4. The method according to claim 2, wherein the uplink node notification message includes: an Ethernet protection switching ERPS protocol extension message, wherein the ERPS protocol extension message is a The 4-bit Request/State flag is extended outside the standard protocol.

5. The method according to claim 2, wherein the uplink node notification message includes: other existing protocol messages except the Ethernet protection switching ERPS protocol extension message, or a custom message.

6. The method according to claim 3, wherein the information of the logical ring includes: the ring network ID of the logical ring, or other information corresponding to the logical ring.

7. The method according to any one of claims 3 to 6, wherein the uplink node notification message uses the media access control MAC address of the uplink node device as the source MAC.

8. The method according to claim 7, wherein the port that receives the uplink node notification message is determined as the uplink port according to the source MAC address, and the other port is determined as the cascade port.

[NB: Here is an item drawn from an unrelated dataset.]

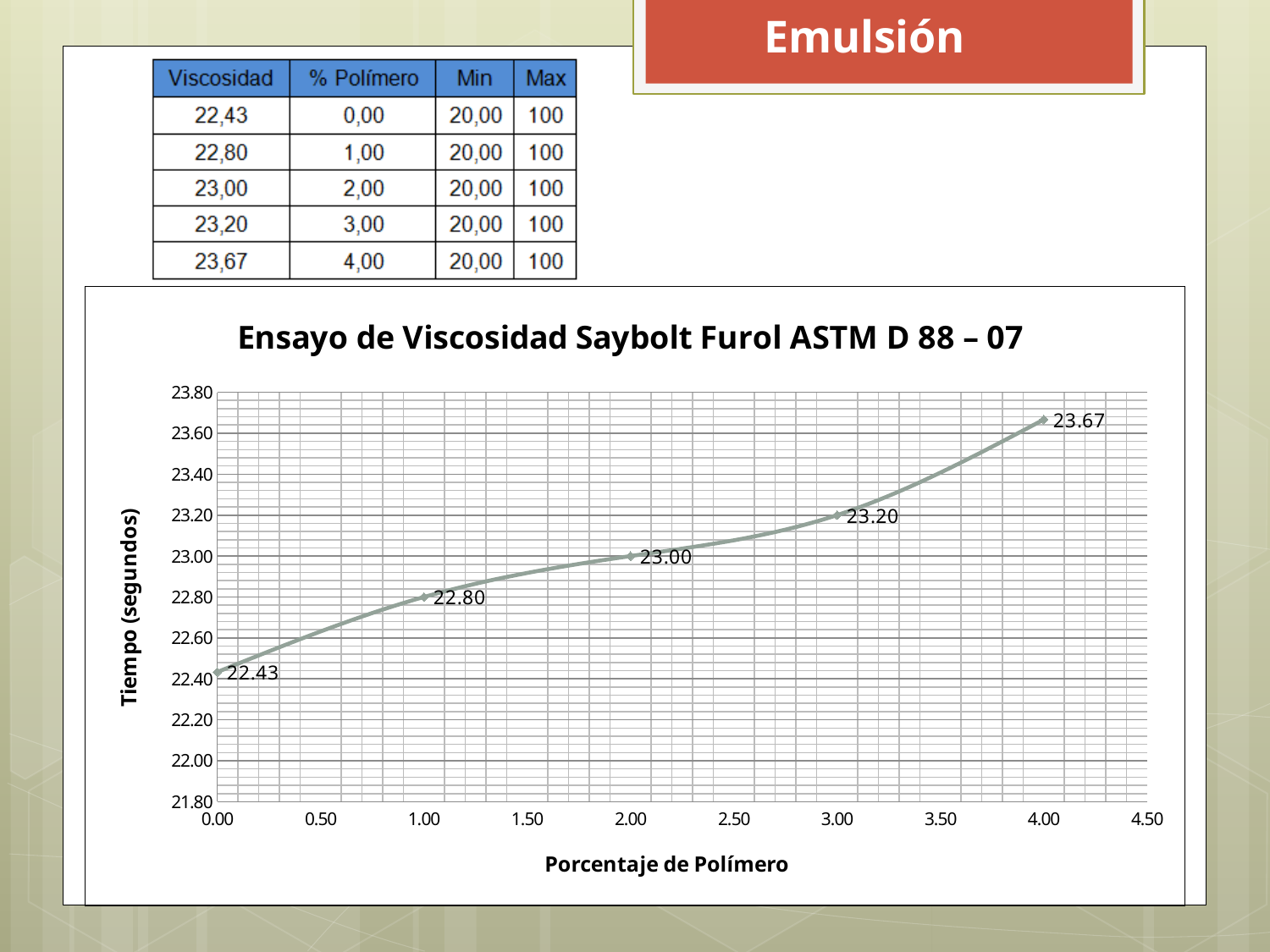
What kind of chart is shown on the slide? line chart Which has a larger Tiempo (segundos): 1.00 or 3.00 Porcentaje de Polímero? 3.00 What is the difference in Tiempo (segundos) between 3.00 and 1.00 Porcentaje de Polímero? 0.40 At which Porcentaje de Polímero is Tiempo (segundos) highest? 4.00 What is the difference in Tiempo (segundos) between 4.00 and 0.00 Porcentaje de Polímero? 1.24 What is the value of Tiempo (segundos) at 0.00 Porcentaje de Polímero? 22.43 What is the value of Tiempo (segundos) at 4.00 Porcentaje de Polímero? 23.67 How many data points are plotted on the chart? 5 What is the title of the chart? Ensayo de Viscosidad Saybolt Furol ASTM D 88 – 07 What is the value of Tiempo (segundos) at 2.00 Porcentaje de Polímero? 23.00 Does Tiempo (segundos) rise or fall as Porcentaje de Polímero increases? rise At which Porcentaje de Polímero is Tiempo (segundos) lowest? 0.00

9 The method according to claim 3 or 6, wherein all other non-uplink node devices in each logical ring except the uplink node device choose whether to configure media access control of the uplink node device. The MAC address is used as a verification MAC address for verifying the uplink node notification message.

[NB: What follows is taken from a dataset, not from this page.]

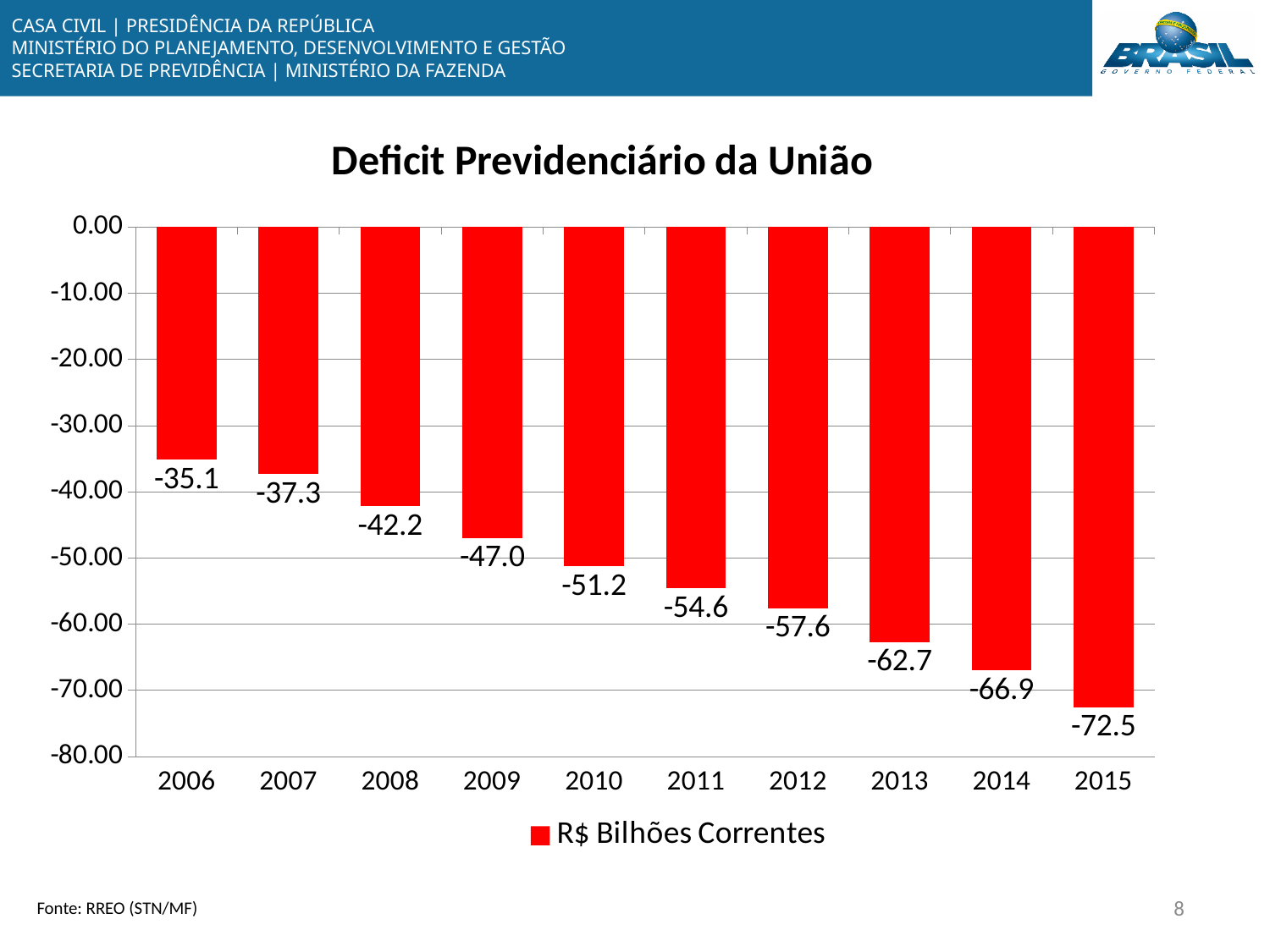
What is the difference between the values for 2015 and 2006? 37.4 What is the value for 2011? -54.6 What is the value for 2006? -35.1 What is the value for 2015? -72.5 How many series does the legend list? 1 Which year has the lowest (most negative) value? 2015 What kind of chart is shown? bar chart Which year has the highest (least negative) value? 2006 How many years are shown on the x axis? 10 Which is more negative, the value for 2012 or the value for 2013? 2013 Do the values rise or fall from 2006 to 2015? fall What is the difference between the values for 2010 and 2009? 4.2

10. A device for realizing ring network user security, including: an isolation module, configured to configure Layer 2 isolation for cascade ports and user ports of non-uplink node devices under normal working conditions of the ring network, so that the level The uplink port and the user port only exchange data with the uplink port of the non-uplink node device;

The processing module is configured to delete the second layer isolation before the ring network performs the switching process, and after the ring network performs the switching process, re-detect the positions of the cascade port and the uplink port and configure the cascade port. Layer 2 isolation from the user port.

11. The device according to claim 10, wherein the device further includes: a receiving module configured to receive an uplink node notification message sent by an uplink node device, wherein the uplink node device exchanges with an upstream The device is connected to the device, and the uplink node notification message conforms to the following forwarding rules on the non-uplink node device: discarded on the blocked port and forwarded on the non-blocked port.

12. The device according to claim 10 or 11, wherein the ring network includes one or more logical rings, wherein the uplink node device of each logical ring is the same device or a different device, and each of the uplink node devices is the same device or a different device. The uplink node notification message sent by the above-mentioned uplink node device carries the information of the corresponding logical ring.